── Input for this task ──

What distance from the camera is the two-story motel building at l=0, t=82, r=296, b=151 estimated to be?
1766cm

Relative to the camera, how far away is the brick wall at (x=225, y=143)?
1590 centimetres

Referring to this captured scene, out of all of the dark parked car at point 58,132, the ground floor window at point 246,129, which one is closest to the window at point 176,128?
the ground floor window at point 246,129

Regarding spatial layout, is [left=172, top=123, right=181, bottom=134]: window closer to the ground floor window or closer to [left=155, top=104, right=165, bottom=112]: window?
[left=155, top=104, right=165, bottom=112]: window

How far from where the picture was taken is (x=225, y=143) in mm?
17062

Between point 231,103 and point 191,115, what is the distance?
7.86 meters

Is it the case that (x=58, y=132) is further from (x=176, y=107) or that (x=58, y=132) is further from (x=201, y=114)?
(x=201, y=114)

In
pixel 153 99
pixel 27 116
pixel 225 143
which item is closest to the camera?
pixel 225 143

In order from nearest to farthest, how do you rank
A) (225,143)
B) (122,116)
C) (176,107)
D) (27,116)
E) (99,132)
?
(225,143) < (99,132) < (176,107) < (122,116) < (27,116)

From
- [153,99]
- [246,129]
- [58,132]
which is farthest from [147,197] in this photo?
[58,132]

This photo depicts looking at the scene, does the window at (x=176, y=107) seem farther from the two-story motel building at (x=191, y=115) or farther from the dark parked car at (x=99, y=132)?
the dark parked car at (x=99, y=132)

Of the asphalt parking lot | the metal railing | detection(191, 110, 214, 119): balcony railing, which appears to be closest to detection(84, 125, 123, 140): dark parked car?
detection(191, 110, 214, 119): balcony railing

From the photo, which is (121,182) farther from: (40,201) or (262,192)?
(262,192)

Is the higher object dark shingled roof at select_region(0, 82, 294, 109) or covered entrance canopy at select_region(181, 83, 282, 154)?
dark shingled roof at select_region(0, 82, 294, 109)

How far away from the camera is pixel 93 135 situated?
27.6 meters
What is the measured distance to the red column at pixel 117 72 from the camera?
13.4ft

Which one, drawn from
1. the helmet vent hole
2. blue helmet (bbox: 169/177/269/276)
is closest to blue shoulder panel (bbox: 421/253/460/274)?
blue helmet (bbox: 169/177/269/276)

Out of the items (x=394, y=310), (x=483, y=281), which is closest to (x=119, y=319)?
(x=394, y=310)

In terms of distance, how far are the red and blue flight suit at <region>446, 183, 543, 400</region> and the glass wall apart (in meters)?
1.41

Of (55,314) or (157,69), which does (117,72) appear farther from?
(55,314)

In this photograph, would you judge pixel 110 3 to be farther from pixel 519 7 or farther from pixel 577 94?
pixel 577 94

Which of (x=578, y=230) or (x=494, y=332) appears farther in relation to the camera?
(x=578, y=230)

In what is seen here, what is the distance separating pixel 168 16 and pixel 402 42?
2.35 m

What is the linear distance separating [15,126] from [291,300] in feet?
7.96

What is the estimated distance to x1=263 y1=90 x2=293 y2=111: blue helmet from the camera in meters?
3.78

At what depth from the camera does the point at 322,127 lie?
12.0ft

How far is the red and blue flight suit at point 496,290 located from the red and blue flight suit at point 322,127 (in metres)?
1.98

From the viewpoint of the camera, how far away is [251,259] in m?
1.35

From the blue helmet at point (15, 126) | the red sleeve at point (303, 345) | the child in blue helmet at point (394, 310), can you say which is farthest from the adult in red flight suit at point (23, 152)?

───

What you need to do: Starting at the first item and ending at the line containing "7.86 meters", write those lines out again with "camera" replaced by "viewer" and nothing else altered.

Solved exercise:
What distance from the viewer is the two-story motel building at l=0, t=82, r=296, b=151 estimated to be?
1766cm

Relative to the viewer, how far away is the brick wall at (x=225, y=143)?
1590 centimetres

Referring to this captured scene, out of all of the dark parked car at point 58,132, the ground floor window at point 246,129, which one is closest to the window at point 176,128?
the ground floor window at point 246,129

Regarding spatial layout, is [left=172, top=123, right=181, bottom=134]: window closer to the ground floor window or closer to [left=155, top=104, right=165, bottom=112]: window?
[left=155, top=104, right=165, bottom=112]: window

How far from where the picture was taken is (x=225, y=143) in mm?
17062

Between point 231,103 and point 191,115, what is the distance?
7.86 meters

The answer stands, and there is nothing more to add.